### EXTRACT TO READ
# # #
Share of search (SoS)
Cheapest, most predictive proxy for brand demand and future market share.
- Formula
- Brand's organic search volume / total category (all-competitor) search volume; via Google Trends / Keyword Planner
- Unit
- %
- Models
- All models
| All | SoS predicts market share ~6–12 months ahead (Binet / IPA 2020). Hankins/Vizer (IPA 2021): SoS explains ~83% of market-share variance across 30 cases and 12 categories. Use trend direction and Excess SoS (ESOS), not the absolute number. | Les Binet / IPA 2020; James Hankins / Vizer / IPA 2021 |
What it is
Share of Search (SoS) is the brand's organic search volume divided by the total search volume for the entire competitive category, typically estimated via Google Trends or Google Keyword Planner. It is a proxy for brand salience — how often people look for you relative to everyone in your space.
# # #
### RECORDS SHOWN
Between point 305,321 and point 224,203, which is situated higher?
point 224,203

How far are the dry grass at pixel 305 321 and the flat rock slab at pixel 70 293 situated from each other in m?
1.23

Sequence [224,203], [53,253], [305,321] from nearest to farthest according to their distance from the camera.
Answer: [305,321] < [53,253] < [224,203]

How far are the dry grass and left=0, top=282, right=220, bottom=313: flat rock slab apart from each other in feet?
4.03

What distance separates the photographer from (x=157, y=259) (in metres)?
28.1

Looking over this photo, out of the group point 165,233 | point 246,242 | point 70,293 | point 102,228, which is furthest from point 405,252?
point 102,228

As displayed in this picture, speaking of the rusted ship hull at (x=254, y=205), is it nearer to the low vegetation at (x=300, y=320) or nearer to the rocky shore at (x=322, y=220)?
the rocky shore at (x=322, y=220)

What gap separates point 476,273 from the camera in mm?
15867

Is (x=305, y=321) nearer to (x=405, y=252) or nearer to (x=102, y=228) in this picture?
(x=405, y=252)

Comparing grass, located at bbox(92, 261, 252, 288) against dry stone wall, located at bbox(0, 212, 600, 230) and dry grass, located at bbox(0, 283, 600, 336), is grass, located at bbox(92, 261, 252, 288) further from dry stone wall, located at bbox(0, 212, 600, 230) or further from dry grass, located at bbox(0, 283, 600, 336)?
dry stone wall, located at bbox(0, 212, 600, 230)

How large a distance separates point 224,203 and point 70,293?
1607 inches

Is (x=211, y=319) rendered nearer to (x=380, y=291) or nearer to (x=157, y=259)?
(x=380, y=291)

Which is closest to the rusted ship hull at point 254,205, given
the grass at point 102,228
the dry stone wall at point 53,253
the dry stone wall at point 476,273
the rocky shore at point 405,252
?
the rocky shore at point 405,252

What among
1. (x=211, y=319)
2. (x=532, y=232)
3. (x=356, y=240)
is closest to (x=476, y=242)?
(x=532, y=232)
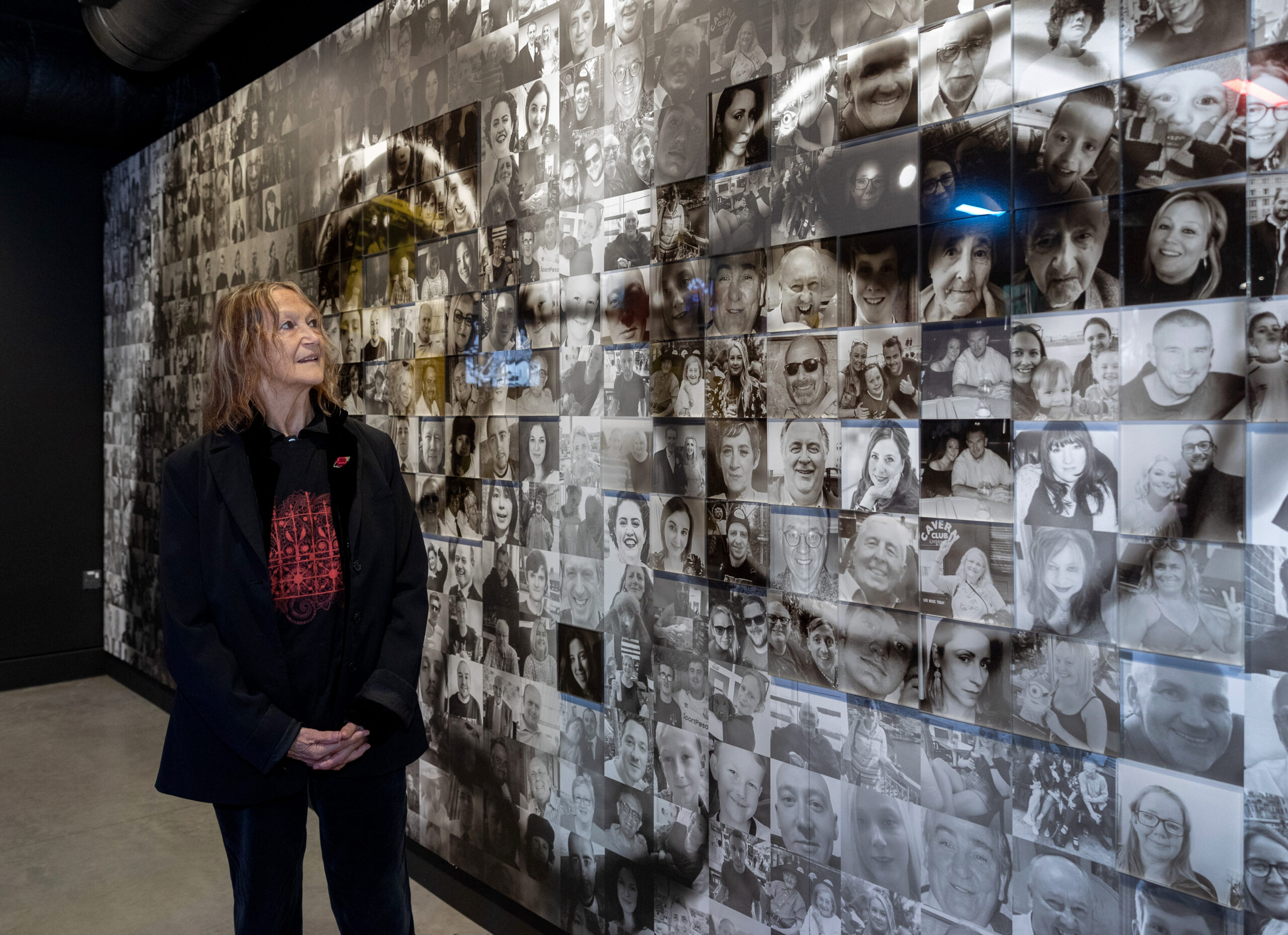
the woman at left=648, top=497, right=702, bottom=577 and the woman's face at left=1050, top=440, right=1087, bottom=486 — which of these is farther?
the woman at left=648, top=497, right=702, bottom=577

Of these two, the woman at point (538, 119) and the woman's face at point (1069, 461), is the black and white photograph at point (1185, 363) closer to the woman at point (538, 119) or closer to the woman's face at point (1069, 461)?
the woman's face at point (1069, 461)

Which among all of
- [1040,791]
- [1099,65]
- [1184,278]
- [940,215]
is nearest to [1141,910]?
[1040,791]

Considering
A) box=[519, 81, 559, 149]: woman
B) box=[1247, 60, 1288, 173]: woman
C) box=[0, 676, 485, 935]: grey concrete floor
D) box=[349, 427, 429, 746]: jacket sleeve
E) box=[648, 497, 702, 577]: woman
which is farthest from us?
Result: box=[0, 676, 485, 935]: grey concrete floor

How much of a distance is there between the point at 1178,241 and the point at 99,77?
5328 millimetres

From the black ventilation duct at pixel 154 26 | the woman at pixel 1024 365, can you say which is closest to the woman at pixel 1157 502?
the woman at pixel 1024 365

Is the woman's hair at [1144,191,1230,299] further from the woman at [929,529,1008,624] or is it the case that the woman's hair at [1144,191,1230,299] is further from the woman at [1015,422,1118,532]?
the woman at [929,529,1008,624]

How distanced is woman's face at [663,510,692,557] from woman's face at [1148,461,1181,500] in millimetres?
955

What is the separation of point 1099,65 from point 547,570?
170 cm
# # #
### TASKS TO COMPLETE
(1) According to the share of search text, how far ahead does SoS predict market share?
(2) Decide whether each statement agrees with the share of search text, answering yes or no and quoting the deciding words: (a) SoS is calculated from a brand's paid search volume. (b) The Hankins/Vizer study drew on 30 cases across 12 categories. (c) The absolute SoS number is the figure to focus on.
Answer from the share of search text alone, not from the data.

### SOLUTIONS IN ORDER
(1) About 6–12 months ahead.

(2)
(a) No: "Brand's organic search volume / total category (all-competitor) search volume"
(b) Yes: "SoS explains ~83% of market-share variance across 30 cases and 12 categories"
(c) No: "Use trend direction and Excess SoS (ESOS), not the absolute number."